例年のこの時期と同様に、2022年の企業の設備投資計画と予想される成果に関心が寄せられていました。アナリストは高止まりする原油価格への対応について質問し、業績予想の上限にどの程度の変動を見込んでいるかを測ろうとしていました。当面は原油市場の供給不足が予想される(予想が現実となりつつある)中、特に投資拡大をすでに発表している企業にとっては、上流事業への設備投資計画は大きな注目を集めるものでした。
石油・ガス事業の長期的な見通しが定かでないため、増額分を短期プロジェクトと長期のプロジェクトにどう割り振るのかも焦点となりました。コスト上昇は重要なポイントであり、人件費と原材料費が収益に与える影響に質問が集中しました。またこれに関連し、2022年に計画されている設備投資の増額が、事業の活発化とインフレのどちらによるものなのかをアナリストは探っていました。

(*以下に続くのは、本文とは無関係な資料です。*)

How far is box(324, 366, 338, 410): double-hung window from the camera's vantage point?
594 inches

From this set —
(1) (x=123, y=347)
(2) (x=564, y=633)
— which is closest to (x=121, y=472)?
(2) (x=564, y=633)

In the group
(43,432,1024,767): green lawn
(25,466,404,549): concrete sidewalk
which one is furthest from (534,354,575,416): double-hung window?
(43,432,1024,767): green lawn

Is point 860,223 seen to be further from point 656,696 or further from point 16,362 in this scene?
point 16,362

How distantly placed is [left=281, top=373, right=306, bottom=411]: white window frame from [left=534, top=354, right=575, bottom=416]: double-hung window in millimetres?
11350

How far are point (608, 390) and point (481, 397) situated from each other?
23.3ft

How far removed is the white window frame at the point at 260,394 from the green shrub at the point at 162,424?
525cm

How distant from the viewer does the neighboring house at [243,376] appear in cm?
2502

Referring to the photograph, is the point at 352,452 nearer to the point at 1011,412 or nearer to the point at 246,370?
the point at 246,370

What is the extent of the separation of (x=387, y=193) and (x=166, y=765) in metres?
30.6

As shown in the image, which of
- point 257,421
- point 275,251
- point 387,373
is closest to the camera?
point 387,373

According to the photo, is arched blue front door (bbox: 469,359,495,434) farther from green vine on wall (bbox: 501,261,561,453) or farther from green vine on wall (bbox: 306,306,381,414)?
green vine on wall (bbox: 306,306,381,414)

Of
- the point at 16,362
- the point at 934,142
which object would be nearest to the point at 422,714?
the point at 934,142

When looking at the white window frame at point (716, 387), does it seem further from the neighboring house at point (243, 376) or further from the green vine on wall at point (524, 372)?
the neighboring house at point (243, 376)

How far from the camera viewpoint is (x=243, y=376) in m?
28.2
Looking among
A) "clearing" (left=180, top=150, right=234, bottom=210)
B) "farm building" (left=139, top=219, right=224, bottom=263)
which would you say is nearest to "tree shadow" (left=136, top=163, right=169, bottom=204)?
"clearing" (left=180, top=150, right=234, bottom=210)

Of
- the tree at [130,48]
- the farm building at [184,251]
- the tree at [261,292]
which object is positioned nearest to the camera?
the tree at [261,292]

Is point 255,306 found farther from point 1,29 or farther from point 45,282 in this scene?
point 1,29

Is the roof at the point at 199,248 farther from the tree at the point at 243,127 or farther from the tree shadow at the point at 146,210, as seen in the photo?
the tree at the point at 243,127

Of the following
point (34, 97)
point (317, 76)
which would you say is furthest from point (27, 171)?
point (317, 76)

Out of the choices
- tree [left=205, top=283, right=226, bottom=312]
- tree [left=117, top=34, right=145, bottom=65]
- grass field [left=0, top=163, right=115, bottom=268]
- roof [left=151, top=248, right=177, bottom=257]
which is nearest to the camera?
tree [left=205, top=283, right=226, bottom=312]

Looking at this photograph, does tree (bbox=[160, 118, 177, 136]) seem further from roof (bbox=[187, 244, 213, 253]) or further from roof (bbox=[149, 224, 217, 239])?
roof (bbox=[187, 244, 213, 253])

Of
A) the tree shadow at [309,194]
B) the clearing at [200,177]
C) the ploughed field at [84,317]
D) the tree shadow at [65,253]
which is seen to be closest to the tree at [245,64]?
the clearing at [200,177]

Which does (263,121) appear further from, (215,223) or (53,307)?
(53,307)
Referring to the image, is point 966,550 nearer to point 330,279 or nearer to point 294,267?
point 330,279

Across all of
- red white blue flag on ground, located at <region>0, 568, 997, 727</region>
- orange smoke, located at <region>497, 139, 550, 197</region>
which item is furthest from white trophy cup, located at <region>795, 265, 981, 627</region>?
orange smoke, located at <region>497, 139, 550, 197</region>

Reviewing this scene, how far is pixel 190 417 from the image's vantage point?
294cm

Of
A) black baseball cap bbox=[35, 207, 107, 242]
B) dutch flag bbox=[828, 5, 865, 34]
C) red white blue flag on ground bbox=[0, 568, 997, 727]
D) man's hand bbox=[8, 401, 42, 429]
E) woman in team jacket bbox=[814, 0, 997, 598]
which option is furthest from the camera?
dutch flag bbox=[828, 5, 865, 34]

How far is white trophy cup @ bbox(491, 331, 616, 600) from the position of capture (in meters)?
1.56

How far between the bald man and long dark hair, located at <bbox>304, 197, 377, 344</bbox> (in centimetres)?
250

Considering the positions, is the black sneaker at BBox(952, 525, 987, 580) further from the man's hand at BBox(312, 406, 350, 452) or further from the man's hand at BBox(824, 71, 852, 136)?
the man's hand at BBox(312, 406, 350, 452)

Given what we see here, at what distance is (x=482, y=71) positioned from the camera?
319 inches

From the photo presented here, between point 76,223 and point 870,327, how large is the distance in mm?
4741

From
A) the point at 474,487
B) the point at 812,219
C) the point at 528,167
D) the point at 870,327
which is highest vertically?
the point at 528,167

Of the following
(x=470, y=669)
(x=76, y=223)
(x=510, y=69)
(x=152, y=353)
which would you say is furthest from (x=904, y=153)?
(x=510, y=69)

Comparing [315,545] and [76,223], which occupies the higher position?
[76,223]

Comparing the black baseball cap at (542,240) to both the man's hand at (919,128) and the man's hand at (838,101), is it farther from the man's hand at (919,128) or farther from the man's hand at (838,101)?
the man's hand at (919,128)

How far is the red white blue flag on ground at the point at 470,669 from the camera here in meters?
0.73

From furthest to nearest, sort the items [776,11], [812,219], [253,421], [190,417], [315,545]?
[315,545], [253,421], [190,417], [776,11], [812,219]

取引面では、国際ガス市場が流動的なことを踏まえ、当四半期の企業収益にどの程度影響を与えたか、それが一時的なものかどうか、また今後取引実績がどう推移するかについて質問がなされました。

脱炭素化は依然として最も重要な戦略テーマです。EUのグリーンタクソノミーが今年導入されると、欧州の投資家の環境、社会、ガバナンス(ESG)戦略の指針になるとされ、アナリストは各社がどのようなスコアになるか関心を寄せています。現在の地政学的緊張に対する企業の対応は、投資家が非経済的要因に注目していることを浮き彫りにしています。アナリストはさらに、資産または地域レベルで炭素集約度を開示するよう強く求め、特に業界ベンチマークを満たさないプロジェクトについて、資産収益と排出量の関係を明らかにしようとしました。

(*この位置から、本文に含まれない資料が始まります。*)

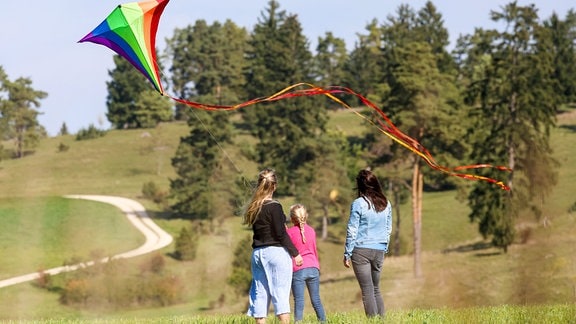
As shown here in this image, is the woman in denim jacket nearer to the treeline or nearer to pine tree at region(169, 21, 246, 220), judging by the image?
the treeline

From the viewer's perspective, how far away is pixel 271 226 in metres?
10.5

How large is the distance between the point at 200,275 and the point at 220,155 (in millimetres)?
15009

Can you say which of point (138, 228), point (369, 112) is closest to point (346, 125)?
point (369, 112)

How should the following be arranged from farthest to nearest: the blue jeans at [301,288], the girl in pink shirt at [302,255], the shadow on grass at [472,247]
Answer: the shadow on grass at [472,247] < the girl in pink shirt at [302,255] < the blue jeans at [301,288]

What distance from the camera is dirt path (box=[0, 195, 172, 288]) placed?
59406 millimetres

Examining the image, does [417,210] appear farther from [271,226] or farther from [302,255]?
[271,226]

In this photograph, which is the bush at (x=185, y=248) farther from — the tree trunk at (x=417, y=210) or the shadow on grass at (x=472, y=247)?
the tree trunk at (x=417, y=210)

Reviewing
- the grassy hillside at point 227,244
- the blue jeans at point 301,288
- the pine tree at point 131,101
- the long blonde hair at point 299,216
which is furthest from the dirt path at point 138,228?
the long blonde hair at point 299,216

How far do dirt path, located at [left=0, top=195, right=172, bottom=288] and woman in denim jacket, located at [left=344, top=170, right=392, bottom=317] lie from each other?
159 ft

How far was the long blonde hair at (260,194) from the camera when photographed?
10.4m

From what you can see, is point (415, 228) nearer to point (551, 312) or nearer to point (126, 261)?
point (126, 261)

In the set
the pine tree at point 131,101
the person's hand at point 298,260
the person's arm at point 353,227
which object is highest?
the pine tree at point 131,101

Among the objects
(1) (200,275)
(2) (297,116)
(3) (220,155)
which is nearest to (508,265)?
(1) (200,275)

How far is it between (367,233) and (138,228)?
218 feet
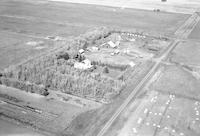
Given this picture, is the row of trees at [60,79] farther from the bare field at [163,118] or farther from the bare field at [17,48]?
the bare field at [163,118]

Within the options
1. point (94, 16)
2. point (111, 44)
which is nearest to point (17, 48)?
point (111, 44)

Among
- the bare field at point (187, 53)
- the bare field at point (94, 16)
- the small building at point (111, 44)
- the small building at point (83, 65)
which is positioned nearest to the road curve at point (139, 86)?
the bare field at point (187, 53)

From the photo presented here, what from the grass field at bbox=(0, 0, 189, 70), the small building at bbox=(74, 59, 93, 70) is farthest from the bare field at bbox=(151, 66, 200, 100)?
the grass field at bbox=(0, 0, 189, 70)

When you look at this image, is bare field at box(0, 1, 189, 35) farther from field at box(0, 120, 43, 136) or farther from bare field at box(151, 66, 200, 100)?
field at box(0, 120, 43, 136)

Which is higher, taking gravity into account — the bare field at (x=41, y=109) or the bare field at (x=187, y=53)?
the bare field at (x=187, y=53)

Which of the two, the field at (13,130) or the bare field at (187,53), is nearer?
the field at (13,130)

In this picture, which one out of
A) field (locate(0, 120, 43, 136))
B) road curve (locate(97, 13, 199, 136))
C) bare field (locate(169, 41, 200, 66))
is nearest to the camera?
Answer: field (locate(0, 120, 43, 136))

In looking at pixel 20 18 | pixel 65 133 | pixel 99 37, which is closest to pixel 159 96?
pixel 65 133

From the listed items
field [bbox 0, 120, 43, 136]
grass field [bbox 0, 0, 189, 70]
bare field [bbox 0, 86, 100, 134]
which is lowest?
field [bbox 0, 120, 43, 136]

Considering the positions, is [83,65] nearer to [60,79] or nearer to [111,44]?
[60,79]
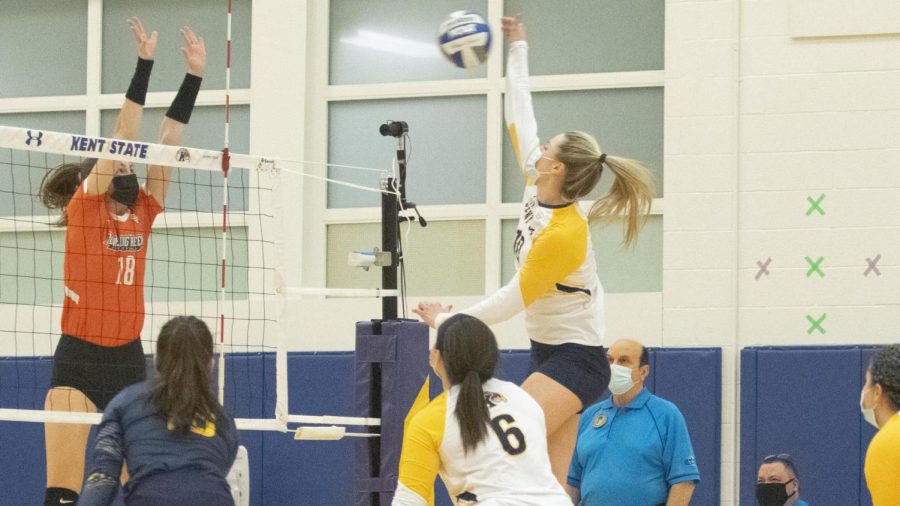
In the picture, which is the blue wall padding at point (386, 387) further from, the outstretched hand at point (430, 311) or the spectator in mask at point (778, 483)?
the spectator in mask at point (778, 483)

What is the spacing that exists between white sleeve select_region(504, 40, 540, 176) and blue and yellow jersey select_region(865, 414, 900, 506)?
213cm

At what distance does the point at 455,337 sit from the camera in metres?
4.12

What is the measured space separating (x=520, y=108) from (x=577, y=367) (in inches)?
49.1

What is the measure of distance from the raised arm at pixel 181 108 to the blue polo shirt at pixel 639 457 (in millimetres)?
2370

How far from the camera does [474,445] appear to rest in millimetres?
3998

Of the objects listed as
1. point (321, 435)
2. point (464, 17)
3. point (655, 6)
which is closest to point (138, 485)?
point (321, 435)

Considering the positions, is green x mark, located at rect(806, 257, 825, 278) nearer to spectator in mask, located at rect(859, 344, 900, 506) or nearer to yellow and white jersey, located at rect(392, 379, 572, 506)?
spectator in mask, located at rect(859, 344, 900, 506)

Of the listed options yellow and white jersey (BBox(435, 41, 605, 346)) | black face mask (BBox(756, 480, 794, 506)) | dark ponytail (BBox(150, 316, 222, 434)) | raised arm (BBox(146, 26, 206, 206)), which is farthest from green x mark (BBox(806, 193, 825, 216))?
dark ponytail (BBox(150, 316, 222, 434))

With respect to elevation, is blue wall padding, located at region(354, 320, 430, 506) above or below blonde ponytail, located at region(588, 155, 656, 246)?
Result: below

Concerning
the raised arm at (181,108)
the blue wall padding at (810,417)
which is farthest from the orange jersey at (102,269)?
the blue wall padding at (810,417)

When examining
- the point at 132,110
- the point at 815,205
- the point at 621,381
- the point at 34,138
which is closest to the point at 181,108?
the point at 132,110

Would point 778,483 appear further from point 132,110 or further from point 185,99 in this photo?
point 132,110

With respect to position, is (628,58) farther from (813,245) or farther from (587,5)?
(813,245)

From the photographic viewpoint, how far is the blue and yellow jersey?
13.1ft
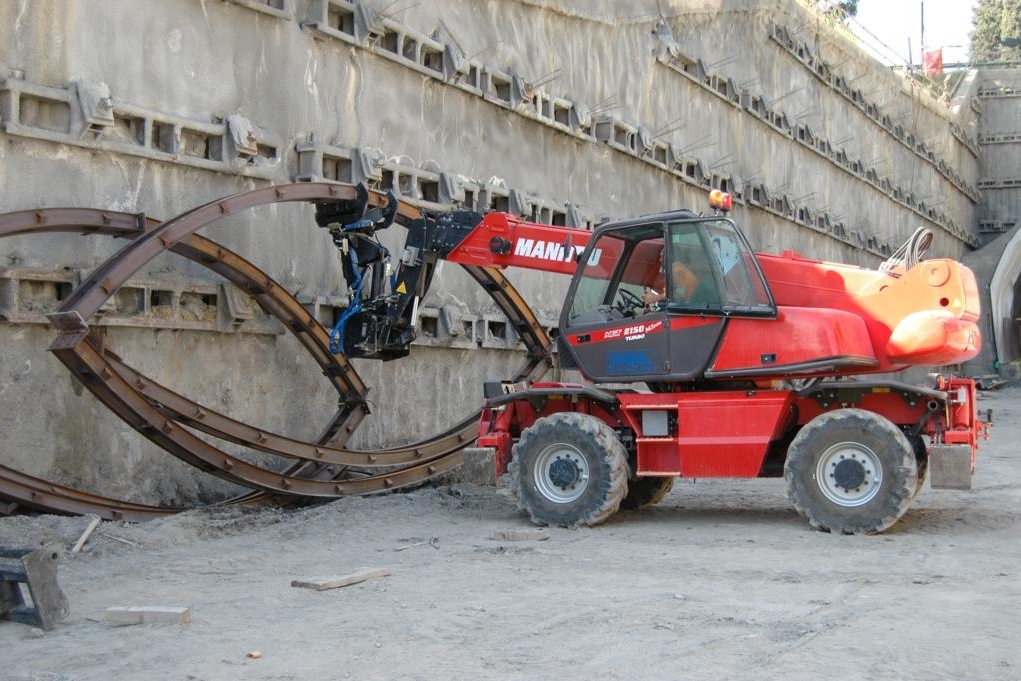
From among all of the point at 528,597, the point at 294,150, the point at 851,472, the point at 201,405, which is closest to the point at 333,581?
the point at 528,597

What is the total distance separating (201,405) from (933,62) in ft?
148

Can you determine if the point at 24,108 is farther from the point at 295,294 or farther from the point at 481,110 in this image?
the point at 481,110

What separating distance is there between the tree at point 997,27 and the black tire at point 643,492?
59.6 metres

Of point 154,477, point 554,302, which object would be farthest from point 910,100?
point 154,477

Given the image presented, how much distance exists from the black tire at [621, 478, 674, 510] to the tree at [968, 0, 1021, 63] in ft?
196

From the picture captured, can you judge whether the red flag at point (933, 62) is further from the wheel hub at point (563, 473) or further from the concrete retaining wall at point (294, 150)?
the wheel hub at point (563, 473)

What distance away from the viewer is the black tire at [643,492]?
35.9 feet

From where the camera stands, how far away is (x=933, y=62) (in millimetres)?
49125

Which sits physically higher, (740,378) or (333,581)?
(740,378)

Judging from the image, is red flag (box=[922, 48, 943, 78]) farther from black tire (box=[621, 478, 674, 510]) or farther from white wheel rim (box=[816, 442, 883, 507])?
white wheel rim (box=[816, 442, 883, 507])

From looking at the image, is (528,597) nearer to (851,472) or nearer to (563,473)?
(563,473)

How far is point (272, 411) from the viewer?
11.6m

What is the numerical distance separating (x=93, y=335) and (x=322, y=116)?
12.5ft

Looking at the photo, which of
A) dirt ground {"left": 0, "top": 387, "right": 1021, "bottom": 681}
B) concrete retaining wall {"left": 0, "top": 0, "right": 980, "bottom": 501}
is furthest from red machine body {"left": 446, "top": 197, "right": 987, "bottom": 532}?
concrete retaining wall {"left": 0, "top": 0, "right": 980, "bottom": 501}
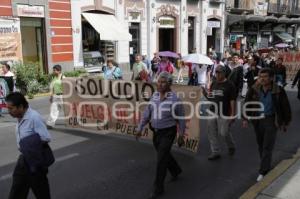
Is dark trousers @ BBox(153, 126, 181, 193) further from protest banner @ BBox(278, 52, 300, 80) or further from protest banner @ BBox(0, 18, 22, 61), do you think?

M&Aについては、再生可能エネルギー企業の買収と既存事業の成長とのどちらに意欲を示しているかが探られました。狙いは、こうした事業を育てたいという企業の熱意と、ゼロから事業を起こす能力があるかを把握するためと思われます。これと並行し、商品価格の高騰がバリュエーションに影響する場合、すでに発表された資産処分計画に加えてさらに対応するつもりがあるのかをアナリストは確認しようとしていました。また例年通り、商品価格についても企業の見解が問われました。
経営に関するテーマとしては、2022年の生産見通しが最も注目されました。アナリストは、2022年の生産増加が事業の活発化と効率化のどちらによるものになるのか見極めようとしていました。短期的には企業がどの程度柔軟な対応を見せるのか不明ですが、長期的な投資計画や生産計画は、最近の情勢を踏まえてすでに見直されています。ガス市場は長期的に上昇傾向にあるという一致した見方から、アナリストは石油とガスの両方の生産増加を見越しています。またガス価格が高騰し不安定なことから、長期契約を結ぶのか、スポット市場にとどまるのか、企業の戦略について質問が挙がりました。いつも通り、各社の主要プロジェクトの最新情報と、2022年に必要なメンテナンスのレベルについても確認がなされました。
今後の見通し
石油・ガス市場は地政学的リスクと在庫減少に直面し、不安定な状態が続いています。第4四半期末のアップサイドリスクは現実になり、混乱が加速して、かつてないほど将来の見通しが流動的になっています。こうした不確実な状況を踏まえた上で、既存事業、新規事業、配当および自社株買いにどう資本を配分するのか、加えて資本利益率と脱炭素化の進捗が今後も注目されるでしょう。
サマリー
石油・ガス市場は地政学的リスクと在庫減少に直面し、不安定な状態が続いています。石油・ガス業界の長期的見通しへの関心はそのままに、既存事業、新規事業、配当および自社株買いにどう資本を配分するのか、加えて資本利益率と脱炭素化の進捗に今後も投資家の注目が集まるでしょう。